The Metroparks 2000: Park District Plan and the Reservation Concept Value Plans have guided Cleveland Metroparks since 1995. Over the next two years (2011-2012), Cleveland Metroparks will undertake a process to set forth a vision to guide future decision-making and priorities for the next decade, i.e., to 2020. In general, the process will include the following basic elements:
- Review of the current plan, i.e. Metroparks 2000: Conserving Our Natural Heritage.
- Review and update of the critical issues and trends affecting the region.
- Evaluation of community needs, interests and visions.
- Affirmation and refinement of Cleveland Metroparks strategic commitments as the philosophical underpinnings of Metroparks 2020.
- Development of individual reservation plans, perhaps similar in scope to the Metroparks 2000 Concept Value Plans.
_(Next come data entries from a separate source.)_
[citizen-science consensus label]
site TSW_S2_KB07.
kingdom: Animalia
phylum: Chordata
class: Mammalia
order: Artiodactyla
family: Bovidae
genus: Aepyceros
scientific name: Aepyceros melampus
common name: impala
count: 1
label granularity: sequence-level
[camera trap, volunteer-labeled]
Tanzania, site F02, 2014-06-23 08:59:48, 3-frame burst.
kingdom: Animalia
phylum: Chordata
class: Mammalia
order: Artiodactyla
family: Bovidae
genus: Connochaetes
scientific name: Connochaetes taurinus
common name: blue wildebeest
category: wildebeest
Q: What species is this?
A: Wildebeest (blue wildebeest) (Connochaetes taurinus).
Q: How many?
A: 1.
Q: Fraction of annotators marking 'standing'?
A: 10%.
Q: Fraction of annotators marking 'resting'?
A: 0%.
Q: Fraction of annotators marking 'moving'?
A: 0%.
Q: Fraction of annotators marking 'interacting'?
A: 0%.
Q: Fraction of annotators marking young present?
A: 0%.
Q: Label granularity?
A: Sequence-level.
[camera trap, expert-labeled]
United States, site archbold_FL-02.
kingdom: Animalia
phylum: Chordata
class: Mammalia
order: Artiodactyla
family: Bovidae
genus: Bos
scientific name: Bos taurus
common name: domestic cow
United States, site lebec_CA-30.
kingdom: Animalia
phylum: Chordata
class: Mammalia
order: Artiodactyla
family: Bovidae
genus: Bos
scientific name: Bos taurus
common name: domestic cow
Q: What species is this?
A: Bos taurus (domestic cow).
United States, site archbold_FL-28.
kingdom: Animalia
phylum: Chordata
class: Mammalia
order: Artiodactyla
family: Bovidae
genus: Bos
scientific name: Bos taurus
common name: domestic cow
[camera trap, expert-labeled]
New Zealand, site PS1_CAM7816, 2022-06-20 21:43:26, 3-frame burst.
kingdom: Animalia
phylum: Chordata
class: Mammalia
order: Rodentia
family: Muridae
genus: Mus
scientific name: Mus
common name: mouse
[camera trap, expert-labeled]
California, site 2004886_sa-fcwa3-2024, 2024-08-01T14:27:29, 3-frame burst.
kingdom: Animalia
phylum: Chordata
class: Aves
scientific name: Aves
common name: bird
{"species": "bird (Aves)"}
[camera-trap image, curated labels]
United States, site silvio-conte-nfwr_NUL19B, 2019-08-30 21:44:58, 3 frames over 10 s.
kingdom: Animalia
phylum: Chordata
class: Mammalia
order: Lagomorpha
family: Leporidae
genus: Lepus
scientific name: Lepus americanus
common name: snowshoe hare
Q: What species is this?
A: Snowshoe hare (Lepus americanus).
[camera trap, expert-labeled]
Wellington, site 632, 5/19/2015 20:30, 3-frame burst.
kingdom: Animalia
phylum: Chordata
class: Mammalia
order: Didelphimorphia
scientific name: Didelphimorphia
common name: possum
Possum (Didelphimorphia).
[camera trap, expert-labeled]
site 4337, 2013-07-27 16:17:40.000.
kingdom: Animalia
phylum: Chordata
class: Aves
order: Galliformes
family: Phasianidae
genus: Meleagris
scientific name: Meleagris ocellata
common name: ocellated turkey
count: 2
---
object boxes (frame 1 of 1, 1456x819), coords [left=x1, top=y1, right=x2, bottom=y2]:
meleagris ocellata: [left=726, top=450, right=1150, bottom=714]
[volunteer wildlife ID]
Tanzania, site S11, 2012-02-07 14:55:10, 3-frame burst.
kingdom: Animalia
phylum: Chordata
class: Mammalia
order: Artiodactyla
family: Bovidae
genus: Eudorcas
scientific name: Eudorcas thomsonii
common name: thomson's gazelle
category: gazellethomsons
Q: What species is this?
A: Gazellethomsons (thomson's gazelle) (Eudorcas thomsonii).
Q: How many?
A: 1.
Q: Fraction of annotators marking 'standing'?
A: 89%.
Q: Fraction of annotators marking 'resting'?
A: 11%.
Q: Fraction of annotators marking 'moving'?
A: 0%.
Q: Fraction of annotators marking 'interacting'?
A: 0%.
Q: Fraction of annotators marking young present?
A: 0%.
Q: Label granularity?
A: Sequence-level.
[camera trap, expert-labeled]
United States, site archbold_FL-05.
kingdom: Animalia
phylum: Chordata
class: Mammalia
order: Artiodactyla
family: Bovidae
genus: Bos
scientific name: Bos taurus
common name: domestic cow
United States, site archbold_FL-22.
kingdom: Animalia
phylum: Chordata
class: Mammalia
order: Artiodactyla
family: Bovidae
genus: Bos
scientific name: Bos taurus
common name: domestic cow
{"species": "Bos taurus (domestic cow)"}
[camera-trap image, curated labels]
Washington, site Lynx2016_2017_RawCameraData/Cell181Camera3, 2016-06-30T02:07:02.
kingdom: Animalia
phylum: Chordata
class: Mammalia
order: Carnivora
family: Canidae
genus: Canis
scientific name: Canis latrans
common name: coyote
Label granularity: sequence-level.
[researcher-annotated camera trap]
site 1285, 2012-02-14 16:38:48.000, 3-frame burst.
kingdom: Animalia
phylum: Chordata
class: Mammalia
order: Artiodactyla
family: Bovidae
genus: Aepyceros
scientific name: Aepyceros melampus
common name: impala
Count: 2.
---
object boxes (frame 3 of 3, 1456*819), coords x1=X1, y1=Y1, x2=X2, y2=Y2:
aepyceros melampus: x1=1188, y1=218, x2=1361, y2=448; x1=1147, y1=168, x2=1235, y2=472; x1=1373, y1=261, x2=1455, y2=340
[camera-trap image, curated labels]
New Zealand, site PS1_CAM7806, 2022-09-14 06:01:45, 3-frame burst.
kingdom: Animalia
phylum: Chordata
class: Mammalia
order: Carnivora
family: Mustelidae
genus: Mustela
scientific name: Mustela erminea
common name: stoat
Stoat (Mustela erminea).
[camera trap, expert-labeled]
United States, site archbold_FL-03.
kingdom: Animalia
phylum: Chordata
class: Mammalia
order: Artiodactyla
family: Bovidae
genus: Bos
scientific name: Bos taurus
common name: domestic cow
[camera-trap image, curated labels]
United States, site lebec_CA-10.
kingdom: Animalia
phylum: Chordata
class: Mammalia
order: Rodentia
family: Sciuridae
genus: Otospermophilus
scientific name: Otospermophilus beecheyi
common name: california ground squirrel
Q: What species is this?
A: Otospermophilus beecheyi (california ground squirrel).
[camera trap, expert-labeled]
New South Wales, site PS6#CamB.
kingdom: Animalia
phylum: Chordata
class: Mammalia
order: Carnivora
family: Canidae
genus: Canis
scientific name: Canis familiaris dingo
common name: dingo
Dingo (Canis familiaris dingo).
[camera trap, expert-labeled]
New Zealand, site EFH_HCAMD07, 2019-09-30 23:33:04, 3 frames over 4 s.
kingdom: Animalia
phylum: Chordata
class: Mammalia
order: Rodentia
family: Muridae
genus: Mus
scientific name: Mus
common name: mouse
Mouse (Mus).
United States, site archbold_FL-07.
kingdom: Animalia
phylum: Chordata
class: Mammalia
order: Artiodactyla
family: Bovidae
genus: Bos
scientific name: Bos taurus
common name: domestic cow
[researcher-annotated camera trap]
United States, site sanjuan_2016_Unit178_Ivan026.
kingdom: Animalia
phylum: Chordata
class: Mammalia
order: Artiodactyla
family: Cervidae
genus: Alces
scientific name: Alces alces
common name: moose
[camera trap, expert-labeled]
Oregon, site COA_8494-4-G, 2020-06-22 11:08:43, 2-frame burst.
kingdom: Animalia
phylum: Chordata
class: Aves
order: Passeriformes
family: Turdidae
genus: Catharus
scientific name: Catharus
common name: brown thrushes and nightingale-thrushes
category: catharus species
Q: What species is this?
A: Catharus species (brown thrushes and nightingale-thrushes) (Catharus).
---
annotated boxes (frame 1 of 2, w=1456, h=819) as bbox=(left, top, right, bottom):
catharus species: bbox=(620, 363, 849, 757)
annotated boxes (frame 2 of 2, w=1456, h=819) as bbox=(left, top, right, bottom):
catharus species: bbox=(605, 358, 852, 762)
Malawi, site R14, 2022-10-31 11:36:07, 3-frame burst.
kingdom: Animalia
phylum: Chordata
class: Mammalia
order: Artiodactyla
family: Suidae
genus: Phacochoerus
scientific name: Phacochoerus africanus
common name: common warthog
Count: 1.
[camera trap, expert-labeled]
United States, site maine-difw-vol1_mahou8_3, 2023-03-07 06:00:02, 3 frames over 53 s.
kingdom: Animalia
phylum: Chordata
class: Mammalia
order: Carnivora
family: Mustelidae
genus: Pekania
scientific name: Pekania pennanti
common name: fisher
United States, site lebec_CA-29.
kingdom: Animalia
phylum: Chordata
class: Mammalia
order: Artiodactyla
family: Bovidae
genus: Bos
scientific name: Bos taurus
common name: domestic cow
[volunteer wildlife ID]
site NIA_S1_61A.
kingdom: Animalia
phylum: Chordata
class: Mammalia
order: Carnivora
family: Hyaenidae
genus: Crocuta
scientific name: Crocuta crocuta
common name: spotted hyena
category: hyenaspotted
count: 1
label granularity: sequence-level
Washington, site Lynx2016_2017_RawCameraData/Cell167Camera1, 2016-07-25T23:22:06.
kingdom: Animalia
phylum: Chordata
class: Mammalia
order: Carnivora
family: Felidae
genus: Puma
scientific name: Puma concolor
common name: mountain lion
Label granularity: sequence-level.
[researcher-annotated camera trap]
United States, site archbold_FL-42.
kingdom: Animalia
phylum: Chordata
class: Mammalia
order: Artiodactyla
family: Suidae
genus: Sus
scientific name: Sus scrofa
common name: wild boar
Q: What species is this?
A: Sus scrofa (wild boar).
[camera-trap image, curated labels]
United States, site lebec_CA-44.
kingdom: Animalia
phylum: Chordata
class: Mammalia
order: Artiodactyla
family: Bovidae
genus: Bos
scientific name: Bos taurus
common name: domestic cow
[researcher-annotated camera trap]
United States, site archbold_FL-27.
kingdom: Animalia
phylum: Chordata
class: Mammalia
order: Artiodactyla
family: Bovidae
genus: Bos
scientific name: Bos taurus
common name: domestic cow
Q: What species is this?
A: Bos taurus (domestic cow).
The planning approach will be a participatory process with extensive internal and external review, input and plan formulation. It will be designed to build a common vision and framework for strategic action in the realization of Cleveland Metroparks mission through the next decade, i.e. 2020. The process will be organized around a series of progressive steps that move through a refinement process of inquiry, discovery, understanding, evaluation, imagining, response and plan identification. Recognizing the complexities, dynamic qualities and interdependencies of a regional, highly urbanized open space system, the planning process is intended to result in a framework for supporting decision making. Plan recommendations will be developed as guidelines for future, system wide strategies with specific recommendations for individual reservations as Reservation Concept Value Plans.
The basic steps of the planning process include:
- Establishment of plan objectives and context
- Inventory and analysis of existing conditions (market, facilities, natural resources, etc.)
- Evaluation of issues and trends
- Identification of strategic commitments
- Preparation of reservation “Concept Value Plans”
- Plan monitoring and adaptive management
Cleveland Metroparks will integrate community involvement into the planning process as a means to gain input relative to public needs/interests, issues/concerns, values and perceptions relative to the park district. To ensure appropriate involvement a variety of mechanisms will be utilized including:
The planning process was initiated in 2010 with internal mapping and data collection. Park staff, organized into reservation planning teams reviewed the current conditions of the reservations and the facilities. A user and non-user assessment was initiated with an anticipated completion in 2011. The survey will include 4,500 individual interviews and additional 1500 telephone interviews. The survey work is consistent with previous surveys conducted over the past 30 years and will consequently enable a valuable evaluation of trends and shifts in utilization patterns.
A “strategic vision” component of the plan is being developed in 2011 utilizing extensive community input and outside consultants. The consultants will provide expertise in large scale environmental planning, water front recreation and conservation, park operations and management, and “place making” with parks as a public health and wellness investment. Interviews with community leaders, community forums and the user/non-user survey will be the primary means of gathering public input. The “Strategic Vision” component of the Centennial Plan is anticipated to be completed by the end of 2011.
During 2012, the “Strategic vision” will be used to inform the refinement of Reservation Concept Value Plans and include specific facility and site improvement recommendations for each of the reservations.